- PARTS OF THE EXERCISE -
• 1. Write out the brain-computer interface editorial from "Many other neural" up to and including "lack of interest.".
• 2. For each statement below, say yes or no on whether the brain-computer interface editorial agrees with it, and quote the words from the editorial that decide it.
(a) Eberhard Fetz is from the University of Pittsburgh.
(b) Fetz's 1969 paper showed that subjects could deflect a needle on an electrical meter using cortical control.
(c) The Neural Prosthesis Workshop took place in Bethesda, MD.
• 3. Carry on the brain-computer interface editorial, starting after its final sentence.

- SOURCE DOCUMENT -
---
Putting Thought into Action

The enormous media attention acquired last month by Miguel Nicolelis of Duke University for his paper on a monkey’s cortical control of a robot arm is both confounding and promising (see article on thought-controlled devices, p1). Anyone who’s been following the field of brain-computer interfaces knows that several research institutions, including teams at Caltech, Brown, Arizona State, Michigan, Pittsburgh, Cleveland, and elsewhere have been conducting similar experiments for years. And anyone who’s been reading this publication since its inception knows that a commercial firm, Neural Signals, has already demonstrated the ability of a locked-in human patient to control an external device using an implanted cortical microelectrode.

So why all the fuss now? This was a topic of discussion at the recent Neural Prosthesis Workshop in Bethesda, MD last month (see Conference Report, p6). Some researchers, including Andy Schwartz from the University of Pittsburgh, took issue with some of the claims of priority made by Nicolelis in this and previous papers. Another participant, Eberhard Fetz from the University of Washington, harkened back to his 1969 paper on operant control of neural cell activity, which showed subjects could deflect a needle on an electrical meter using cortical control. “If I had known back then that a needle arm is really a robot arm, my career would be different today,” he quipped.

Many other neural prosthesis researchers believe there is too much attention placed on the cortical control of motor prostheses and not enough on the actual prostheses that will be controlled by all this thinking. We find it curious that the same media outlets that take a keen interest in monkeys controlling a robot arm don’t seem quite as interested in human beings controlling their own paralyzed arms, especially after that product was removed from the market for lack of interest.
---
- PROVIDED DATA -
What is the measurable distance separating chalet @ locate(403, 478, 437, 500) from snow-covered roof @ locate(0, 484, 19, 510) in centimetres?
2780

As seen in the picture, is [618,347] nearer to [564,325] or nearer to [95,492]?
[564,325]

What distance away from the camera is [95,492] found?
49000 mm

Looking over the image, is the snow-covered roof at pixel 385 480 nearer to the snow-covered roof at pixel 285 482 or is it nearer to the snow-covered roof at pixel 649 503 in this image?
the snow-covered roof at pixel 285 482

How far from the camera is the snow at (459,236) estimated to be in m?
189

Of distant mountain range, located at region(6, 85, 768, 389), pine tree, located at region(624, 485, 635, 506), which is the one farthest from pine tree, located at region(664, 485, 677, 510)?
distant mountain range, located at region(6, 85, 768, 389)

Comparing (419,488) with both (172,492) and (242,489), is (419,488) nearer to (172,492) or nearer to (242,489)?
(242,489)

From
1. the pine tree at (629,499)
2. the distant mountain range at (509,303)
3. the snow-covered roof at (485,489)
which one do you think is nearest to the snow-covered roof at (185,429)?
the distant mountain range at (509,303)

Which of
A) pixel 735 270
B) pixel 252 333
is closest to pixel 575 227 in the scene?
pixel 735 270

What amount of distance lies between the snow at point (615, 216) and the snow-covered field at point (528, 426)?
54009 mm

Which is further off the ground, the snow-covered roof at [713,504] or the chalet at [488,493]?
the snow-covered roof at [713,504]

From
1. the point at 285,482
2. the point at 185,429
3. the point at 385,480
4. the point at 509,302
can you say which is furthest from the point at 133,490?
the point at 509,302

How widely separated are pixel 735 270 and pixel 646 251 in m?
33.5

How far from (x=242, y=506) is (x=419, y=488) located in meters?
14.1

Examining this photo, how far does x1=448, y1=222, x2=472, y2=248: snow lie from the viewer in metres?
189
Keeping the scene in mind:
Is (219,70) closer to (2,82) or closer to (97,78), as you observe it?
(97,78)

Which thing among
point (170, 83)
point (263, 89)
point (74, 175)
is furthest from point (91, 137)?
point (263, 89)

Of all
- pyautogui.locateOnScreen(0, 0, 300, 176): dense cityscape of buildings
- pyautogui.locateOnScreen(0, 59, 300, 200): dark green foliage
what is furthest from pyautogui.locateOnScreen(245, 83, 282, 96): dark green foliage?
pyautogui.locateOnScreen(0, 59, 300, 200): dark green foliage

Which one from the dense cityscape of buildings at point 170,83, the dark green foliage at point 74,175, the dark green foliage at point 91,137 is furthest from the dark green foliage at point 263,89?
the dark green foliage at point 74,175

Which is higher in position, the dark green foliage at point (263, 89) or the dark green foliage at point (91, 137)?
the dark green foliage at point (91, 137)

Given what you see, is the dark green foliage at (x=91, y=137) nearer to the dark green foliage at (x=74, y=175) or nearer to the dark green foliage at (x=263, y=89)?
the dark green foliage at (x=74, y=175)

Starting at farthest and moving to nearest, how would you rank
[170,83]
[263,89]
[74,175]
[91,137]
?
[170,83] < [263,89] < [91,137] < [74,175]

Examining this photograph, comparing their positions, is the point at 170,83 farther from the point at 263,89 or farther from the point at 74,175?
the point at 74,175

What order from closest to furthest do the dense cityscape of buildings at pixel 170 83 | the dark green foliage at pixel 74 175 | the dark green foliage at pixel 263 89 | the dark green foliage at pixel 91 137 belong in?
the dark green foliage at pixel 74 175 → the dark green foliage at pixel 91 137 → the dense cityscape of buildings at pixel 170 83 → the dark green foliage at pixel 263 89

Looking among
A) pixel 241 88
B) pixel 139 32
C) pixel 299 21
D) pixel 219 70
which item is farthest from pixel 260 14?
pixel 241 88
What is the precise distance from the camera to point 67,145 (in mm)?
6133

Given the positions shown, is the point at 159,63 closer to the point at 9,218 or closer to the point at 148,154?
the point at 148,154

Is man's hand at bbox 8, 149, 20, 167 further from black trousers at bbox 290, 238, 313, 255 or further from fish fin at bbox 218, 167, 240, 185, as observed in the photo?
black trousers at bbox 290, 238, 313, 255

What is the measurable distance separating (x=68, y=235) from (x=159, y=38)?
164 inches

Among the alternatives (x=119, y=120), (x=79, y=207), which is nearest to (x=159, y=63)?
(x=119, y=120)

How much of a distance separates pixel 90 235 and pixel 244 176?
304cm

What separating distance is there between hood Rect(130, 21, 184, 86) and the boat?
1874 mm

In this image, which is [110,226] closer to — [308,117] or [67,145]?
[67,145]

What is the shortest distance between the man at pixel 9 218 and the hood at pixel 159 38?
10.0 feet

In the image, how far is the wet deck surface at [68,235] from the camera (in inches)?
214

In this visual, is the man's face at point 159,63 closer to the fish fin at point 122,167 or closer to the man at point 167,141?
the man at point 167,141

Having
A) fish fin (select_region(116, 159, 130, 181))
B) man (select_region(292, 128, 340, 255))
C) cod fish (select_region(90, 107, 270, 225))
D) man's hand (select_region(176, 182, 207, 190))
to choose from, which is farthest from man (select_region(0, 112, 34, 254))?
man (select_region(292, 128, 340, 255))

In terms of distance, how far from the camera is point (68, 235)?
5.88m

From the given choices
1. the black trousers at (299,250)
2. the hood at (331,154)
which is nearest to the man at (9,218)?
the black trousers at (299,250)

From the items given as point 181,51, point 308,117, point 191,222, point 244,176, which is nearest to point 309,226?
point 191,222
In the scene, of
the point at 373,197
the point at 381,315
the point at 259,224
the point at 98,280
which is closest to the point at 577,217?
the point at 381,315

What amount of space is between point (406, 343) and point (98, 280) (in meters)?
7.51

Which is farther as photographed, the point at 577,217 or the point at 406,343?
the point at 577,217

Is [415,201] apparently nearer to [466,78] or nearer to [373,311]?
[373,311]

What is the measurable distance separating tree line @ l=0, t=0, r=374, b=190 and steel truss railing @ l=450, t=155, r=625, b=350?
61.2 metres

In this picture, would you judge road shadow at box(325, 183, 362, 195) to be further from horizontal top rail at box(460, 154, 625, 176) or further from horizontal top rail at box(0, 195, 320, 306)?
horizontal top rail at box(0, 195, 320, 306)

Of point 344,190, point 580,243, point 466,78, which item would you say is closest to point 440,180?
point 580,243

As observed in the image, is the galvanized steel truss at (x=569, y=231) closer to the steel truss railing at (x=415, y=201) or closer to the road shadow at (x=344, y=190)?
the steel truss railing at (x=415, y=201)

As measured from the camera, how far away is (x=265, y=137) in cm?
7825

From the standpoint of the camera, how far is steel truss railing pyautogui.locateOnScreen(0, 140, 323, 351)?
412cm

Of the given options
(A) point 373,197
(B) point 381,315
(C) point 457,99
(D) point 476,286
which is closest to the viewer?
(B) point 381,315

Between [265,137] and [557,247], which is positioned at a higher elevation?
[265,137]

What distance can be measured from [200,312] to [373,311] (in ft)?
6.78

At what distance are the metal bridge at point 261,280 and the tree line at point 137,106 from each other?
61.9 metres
---
- TASK-BY-TASK OUTPUTS -
• 1.
Many other neural prosthesis researchers believe there is too much attention placed on the cortical control of motor prostheses and not enough on the actual prostheses that will be controlled by all this thinking. We find it curious that the same media outlets that take a keen interest in monkeys controlling a robot arm don’t seem quite as interested in human beings controlling their own paralyzed arms, especially after that product was removed from the market for lack of interest.

• 2.
(a) No: "Eberhard Fetz from the University of Washington"
(b) Yes: "which showed subjects could deflect a needle on an electrical meter using cortical control"
(c) Yes: "the recent Neural Prosthesis Workshop in Bethesda, MD last month"

• 3.
Nonetheless, we should be quick to appreciate the value of any publicity, and the Duke-Nicolelis PR engine should be congratulated for pushing the right buttons to make that happen. Much of the publicity value in this story stems from the fact that the Duke researchers chose to publish their work in a new on-line journal called Public Library of Science Biology. This journal has attracted a good deal of media attention in part because of its dramatically different publishing model and in part because each journal article is accompanied by a synopsis targeted at the general public. These are important developments, in our opinion.

But the other reason for our optimism concerning this flash of public interest in brain computer interfaces is that it highlights the potential synergy still waiting to happen between neurodiagnostics and neurostimulation firms. Whether you’re looking at EEG signals or output from an implanted electrode array, a brain-computer interface is at its heart a neurodiagnostic tool. Developments in one field are bound to spill over to the other, if only we let them.